The passenger numbers will, as ever, be used by the Mallorcan hoteliers federation to ratchet up its attack on the non-hotel sector. They will be used by the government to justify more inspections of properties. It says there have been 3,000 such inspections since January. Aware of the need of the political support of the hoteliers, it will do whatever it can to try and demonstrate that it is acting tough.
But the government, and it knows it, cannot and will not eliminate illegal supply. As the level of non-hotel accommodation is as high as it apparently is, then the pragmatic route - one which the government steadfastly rejects - should be the one it adopts. Permissive regulation, therefore.

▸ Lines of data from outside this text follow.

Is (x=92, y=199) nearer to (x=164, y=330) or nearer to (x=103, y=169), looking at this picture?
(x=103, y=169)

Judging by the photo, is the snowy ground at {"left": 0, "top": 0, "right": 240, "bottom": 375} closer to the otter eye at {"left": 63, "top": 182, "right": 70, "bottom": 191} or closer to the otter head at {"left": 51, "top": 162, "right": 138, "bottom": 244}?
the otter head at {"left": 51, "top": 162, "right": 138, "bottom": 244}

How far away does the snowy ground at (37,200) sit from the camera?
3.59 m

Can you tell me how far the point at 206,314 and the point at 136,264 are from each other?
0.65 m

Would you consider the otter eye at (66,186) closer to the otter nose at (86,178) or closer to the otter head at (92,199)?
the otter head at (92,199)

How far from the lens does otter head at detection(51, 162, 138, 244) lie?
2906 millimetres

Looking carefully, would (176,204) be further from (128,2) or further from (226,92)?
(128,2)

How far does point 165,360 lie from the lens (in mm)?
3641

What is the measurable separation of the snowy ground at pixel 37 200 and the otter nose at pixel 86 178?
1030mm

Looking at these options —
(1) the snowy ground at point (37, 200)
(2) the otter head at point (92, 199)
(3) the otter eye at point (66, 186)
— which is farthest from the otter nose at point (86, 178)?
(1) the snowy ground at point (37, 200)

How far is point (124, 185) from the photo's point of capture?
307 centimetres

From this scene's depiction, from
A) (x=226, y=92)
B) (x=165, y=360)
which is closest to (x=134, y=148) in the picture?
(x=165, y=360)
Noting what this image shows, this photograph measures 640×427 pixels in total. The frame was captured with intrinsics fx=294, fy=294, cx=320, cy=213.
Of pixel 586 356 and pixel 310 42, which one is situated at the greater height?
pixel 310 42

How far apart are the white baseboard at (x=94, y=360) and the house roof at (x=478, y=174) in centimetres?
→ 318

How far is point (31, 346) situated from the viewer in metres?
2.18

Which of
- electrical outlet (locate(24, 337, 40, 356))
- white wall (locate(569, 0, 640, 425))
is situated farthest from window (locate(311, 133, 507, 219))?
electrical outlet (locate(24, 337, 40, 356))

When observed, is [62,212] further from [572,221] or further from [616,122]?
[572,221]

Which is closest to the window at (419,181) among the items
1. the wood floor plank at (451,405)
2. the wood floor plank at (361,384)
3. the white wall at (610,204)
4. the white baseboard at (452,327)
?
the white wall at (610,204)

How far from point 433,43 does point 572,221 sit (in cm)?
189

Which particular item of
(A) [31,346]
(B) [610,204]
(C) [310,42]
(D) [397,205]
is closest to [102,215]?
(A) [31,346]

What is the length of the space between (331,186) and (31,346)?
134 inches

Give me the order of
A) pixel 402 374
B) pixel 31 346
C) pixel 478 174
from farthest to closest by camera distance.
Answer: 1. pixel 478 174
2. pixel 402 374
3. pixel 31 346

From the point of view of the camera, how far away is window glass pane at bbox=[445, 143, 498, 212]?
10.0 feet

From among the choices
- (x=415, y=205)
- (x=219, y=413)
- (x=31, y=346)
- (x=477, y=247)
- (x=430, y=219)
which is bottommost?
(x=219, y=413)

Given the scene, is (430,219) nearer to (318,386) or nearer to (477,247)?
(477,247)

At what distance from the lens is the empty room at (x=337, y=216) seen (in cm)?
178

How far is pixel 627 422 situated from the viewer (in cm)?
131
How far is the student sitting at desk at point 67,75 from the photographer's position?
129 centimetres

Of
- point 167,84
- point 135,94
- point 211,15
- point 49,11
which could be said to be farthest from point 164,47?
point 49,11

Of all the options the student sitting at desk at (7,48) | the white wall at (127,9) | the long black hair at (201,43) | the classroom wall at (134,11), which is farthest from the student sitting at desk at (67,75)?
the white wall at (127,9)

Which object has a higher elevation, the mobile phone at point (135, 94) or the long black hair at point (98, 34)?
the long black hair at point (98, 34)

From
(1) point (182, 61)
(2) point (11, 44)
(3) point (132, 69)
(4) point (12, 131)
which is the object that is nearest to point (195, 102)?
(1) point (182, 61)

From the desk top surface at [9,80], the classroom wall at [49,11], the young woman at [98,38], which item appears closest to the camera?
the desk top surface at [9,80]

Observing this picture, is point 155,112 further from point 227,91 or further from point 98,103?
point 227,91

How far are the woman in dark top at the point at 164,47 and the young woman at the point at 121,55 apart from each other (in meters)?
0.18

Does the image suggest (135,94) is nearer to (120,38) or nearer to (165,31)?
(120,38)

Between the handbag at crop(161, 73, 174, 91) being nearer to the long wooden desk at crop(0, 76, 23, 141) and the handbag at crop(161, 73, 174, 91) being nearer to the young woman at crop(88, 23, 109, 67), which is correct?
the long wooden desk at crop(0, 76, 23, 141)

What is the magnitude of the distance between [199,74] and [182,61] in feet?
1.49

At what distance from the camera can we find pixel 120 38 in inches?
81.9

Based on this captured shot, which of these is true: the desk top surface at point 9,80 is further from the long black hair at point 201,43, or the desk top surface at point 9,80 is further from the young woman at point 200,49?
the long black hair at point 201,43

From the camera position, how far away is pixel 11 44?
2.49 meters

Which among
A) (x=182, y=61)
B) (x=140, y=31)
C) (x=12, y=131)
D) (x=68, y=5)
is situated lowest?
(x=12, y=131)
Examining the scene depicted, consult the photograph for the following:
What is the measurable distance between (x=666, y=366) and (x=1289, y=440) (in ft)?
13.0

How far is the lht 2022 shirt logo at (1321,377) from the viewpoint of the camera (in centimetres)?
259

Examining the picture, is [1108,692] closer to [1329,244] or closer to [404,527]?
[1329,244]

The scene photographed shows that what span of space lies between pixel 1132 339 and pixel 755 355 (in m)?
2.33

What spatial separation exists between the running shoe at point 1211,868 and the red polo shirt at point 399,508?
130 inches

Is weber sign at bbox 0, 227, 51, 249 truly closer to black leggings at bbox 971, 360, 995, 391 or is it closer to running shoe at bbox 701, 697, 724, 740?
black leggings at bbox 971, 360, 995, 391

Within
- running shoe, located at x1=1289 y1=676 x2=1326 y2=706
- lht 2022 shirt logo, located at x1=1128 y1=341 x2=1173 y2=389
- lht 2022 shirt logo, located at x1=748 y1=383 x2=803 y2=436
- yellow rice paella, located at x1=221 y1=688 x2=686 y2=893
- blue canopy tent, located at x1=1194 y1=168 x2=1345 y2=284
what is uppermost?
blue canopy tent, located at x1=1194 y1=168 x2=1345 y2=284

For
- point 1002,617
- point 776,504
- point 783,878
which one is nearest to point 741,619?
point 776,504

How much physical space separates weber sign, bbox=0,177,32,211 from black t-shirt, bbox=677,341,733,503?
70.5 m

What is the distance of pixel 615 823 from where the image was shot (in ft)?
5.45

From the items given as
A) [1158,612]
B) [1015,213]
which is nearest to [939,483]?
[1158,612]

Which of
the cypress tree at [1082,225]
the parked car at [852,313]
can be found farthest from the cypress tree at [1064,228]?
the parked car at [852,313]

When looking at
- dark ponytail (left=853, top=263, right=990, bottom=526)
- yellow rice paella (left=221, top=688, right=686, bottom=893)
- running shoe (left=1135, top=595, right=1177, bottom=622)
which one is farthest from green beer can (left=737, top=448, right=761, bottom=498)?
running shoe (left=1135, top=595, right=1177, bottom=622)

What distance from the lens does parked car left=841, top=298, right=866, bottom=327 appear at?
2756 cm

Catalonia, with its permissive regime, still faces a sizable problem with illegal accommodation. But having taken the decision to permit registration of the hundreds, thousands of properties that it has, it has also taken a very strict approach on accommodation which contravenes its regulation. So, it is permissive but also restrictive in an appropriate way. It has opened up the market to private property owners but it isn't about to tolerate the ingratitude of those owners who do not play by its perfectly reasonable rules. Unlike the Balearics, where tourism minister Martinez talks tough but where he presents little evidence as to what the consequence of the 3,000 inspections has been, in Catalonia it has processed under a half of the 284 actions it has so far taken against illegal properties. Till now it has realised a total of over half a million euros in fines.